The FBI’s Uniform Crime Report has recently released the preliminary statistics for 2010. The incidence of violent rape in US has declined once again, this time by 6.2% between June 2009 and June 2010. The most recent decline is not an anomaly; rape rates have been falling since their peak in the early 1990’s (see the figure I have included below which uses annual data from the FBI). Over the same period internet access in the US has skyrocketed; in 1997 (the first year that the current population survey collected this information) only 18.6% of American’s had internet access in their homes. Today that number is above 71%. 

It may seem like the relationship between internet access and rape is spurious, but evidence suggests that even after controlling for known determinants of rape rates (such as policing, urbanization, poverty and the age distributions), a 10% increase in internet access coincides with a fall in rape rates of 7.3%. *

With 88,097 rapes in the US in 2009, this suggests that if 81% of US homes had internet access 6,437 fewer women would report being raped every year. Once you take into consideration unreported rapes that figure will be much higher.

The argument given in this particular paper is that porn and rape are, in the economic sense, substitutes. Two “goods” are substitutes when the price of one good falls, the demand for that good increases relative to the other good. 

The price of porn had fallen dramatically over the past twenty years and the evidence suggests that as that has happened men have substituted away from rape to the now relatively cheaper porn.

The group that has seen the biggest increase in access to cheap porn is men in their late teens and early twenties. Before the advent of internet porn young men, especially those who lived with their parents, were all but barred from access to cheap porn unless they had a helpful uncle. Young men are also the demographic group with the highest number of rapists (24 per 100,000 of the male population). One of the most interesting results in this paper is that this effect of internet access on rape is largest for men in the 15-19 age bracket. In fact, it is the behaviour of this group that is driving the over-all relationship between cheap porn and rape observed in the data. 

Another interesting result is that if you only look at states with high male-to-female ratios the effect of internet access in reducing rape is much greater; a 10% increase in internet access reduces the rape rate by an incredible 15% in states where men outnumber women.

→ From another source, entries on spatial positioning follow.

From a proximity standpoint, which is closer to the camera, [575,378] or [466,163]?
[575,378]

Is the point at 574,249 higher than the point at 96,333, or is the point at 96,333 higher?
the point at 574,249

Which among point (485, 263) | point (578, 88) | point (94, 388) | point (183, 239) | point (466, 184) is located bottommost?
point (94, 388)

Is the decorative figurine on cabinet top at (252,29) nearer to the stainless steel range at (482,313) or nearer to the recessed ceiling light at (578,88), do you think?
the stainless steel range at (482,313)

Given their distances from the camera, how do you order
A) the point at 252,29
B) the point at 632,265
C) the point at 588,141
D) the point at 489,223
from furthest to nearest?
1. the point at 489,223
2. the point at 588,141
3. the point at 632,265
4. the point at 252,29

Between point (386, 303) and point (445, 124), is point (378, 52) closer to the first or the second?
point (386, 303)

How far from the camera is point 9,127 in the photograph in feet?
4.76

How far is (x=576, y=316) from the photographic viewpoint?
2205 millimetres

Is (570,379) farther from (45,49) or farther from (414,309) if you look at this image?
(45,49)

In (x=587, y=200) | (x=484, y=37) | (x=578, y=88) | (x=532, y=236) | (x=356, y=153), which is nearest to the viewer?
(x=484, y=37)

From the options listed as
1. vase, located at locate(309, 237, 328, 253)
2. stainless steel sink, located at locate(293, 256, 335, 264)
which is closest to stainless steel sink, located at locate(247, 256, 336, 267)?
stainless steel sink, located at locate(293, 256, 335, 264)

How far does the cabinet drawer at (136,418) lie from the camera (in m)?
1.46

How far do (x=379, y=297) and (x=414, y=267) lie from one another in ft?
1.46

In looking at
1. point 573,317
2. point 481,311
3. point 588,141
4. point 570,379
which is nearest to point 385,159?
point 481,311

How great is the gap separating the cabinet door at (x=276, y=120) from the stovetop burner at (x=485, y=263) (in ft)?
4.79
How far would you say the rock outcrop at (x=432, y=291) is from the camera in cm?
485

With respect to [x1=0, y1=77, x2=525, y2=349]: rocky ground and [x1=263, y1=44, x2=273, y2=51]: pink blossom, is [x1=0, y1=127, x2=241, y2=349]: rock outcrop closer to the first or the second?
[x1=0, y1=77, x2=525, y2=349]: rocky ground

 Now, this research does not measure access to porn it measures access to the internet and the internet has content other than porn (and other than economists who talk about porn, just to be clear). So the relationship between access to the internet and rape could be capturing some effect other than porn. For example, perhaps the increase in internet dating sites has increased the opportunity for consensual sex and that has reduced rape rates. That could be true except that only a very small portion of people under the age of 19 use online dating.  Plus online dating could very well increase rape rates if it encourages women to meet face to face with strangers. 

So, not good results for those who have tried for years, largely unsuccessfully, to prove that access to porn increase male violence. There are also some interesting implications for how we think about the motivation for rape. It is difficult, for example, to reconcile a belief that rape has nothing to do with the act of sex itself if the evidence suggests that teenage boys are choosing to masturbate in front of their computers instead of being rapists. 

I would say that jury is still out on this one so don’t go writing your local authority demanding increased access to cheap porn quite yet. This particular paper is still unpublished and there is plenty of work that can still be done on this issue. 

* Kendall, Todd (2007). “Pornography, Rape, and the Internet.” Unpublished manuscript.